I will jump directly back in the history and sum everything nicely for you my readers.
The history of Absinthe
As many other things on this world, we cannot be sure about the origins of the absinthe. The first thing to know is that this drink is made of a wormwood (Artemisia absinthium). A woody scrub, with bitter aromatic taste. This plant was used in the ancient Egypt for a medical purposes. It is mentioned in the Ebers Papyrus dating from 1550 BC. In Greece, there are evidences found of a wine made with wormwood.
But, all the credit for the Absinthe we drink today, goes to Pierre Ordinaire. A French doctor who after the French Revolution in 1789, settled in Couvet, Swiss. Over there it is believed that he used his sister’s recipe to make the green elixir, which cures everything. In 1797 the first absinthe distillery was opened, called Dubied Piere et Fils. Than in 1805, Pornod Fils was opened in Pontarlier, France and remained one of the most popular absinthe brands. It was a drink for the artists, writers and the intellectuals.
The Consumption of Absinthe
The population of the absinthe grew a lot during 1840s. It was given to the French troops as a prevention of malaria. They took it home and absinthe become well known in all the bars, cafes and other locals. In the 1860s 5 pm was called “The Green Hour”. Everyone become absinthe drinker, as for the rich, so for the poor bohemians and even ordinary working-classes people.
“By 1910, the French were drinking 36 million liters of absinthe per year, as compared to their annual consumption of almost 5 billion liters of wine”
The consumption of the absinthe spread all over the Europe. The Spanish people become among the biggest drinkers, and the only country who never banned the beverage. In Prague was also one of the absinthe main spots. In the famous Café Slavia, many artists and intellectuals were enjoying the drink.
Before the World War I, some scandals were the reason of changing the public opinion of absinthe. So by 1915 the epicenter of the absinthe culture, banned the sale and production of the beverage.
There are two styles of absinthe, the French-Swiss style, and the Czech or Bohemian Style. When it is referred as Bohemian Absinthe, or when it is called “absinth”, without “e”, it is a negative term.

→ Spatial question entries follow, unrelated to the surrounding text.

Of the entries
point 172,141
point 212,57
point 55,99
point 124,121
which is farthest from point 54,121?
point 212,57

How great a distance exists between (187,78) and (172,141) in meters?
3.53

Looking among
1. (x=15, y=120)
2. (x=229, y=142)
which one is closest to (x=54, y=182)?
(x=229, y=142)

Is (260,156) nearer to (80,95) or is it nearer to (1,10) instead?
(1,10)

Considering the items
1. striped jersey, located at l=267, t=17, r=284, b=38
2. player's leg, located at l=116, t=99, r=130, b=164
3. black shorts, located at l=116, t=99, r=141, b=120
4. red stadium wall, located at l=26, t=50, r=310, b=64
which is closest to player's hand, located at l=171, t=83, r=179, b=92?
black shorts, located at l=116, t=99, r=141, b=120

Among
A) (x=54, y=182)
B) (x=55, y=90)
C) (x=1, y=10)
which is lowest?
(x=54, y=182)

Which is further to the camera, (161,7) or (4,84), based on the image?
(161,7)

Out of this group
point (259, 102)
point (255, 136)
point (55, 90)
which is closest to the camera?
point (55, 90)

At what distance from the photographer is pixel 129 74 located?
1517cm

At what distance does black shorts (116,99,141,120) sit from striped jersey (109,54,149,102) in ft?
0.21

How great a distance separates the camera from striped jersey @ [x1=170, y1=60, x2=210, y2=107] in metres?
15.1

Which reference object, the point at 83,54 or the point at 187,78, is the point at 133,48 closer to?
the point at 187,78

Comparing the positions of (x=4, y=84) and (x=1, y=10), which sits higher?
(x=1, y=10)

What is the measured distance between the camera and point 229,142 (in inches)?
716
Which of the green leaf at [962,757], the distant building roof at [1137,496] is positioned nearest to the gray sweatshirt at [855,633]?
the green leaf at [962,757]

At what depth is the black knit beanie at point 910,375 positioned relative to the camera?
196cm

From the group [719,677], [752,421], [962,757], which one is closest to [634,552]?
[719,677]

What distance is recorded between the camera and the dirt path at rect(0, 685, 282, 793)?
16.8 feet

Bohemian Absinthe was very popular in Prague and other parts of the Czech Republic, but the drinks were imported, mainly from Switzerland and France. The Bohemian Absinthe produced in Czech, is an artificial product, and is far bitterer, and it has a lack of natural herbs and fruit extracts. It sounds like, not the original one.
The Effects of Absinthe
The nickname of the absinthe is La fee verte, meaning The Green Lady. This comes from the love affair the drinkers had on absinthe, so it become like a muse. But there were some side effects given to this beverage, like madness, slot and murder. So the green Lady become the Green Curse. There was a big curiosity about the psychoactive ingredients in the drink. And truly, there is that ingredient called thujone, and that is the dangerous thing about all the drink. Luckily the levels of it are very low. But, there is something about the way the drink is poured, and it offers the consumer very relaxing and enjoyable experience. It heightens your senses and it awakens them in a way no other alcohol can.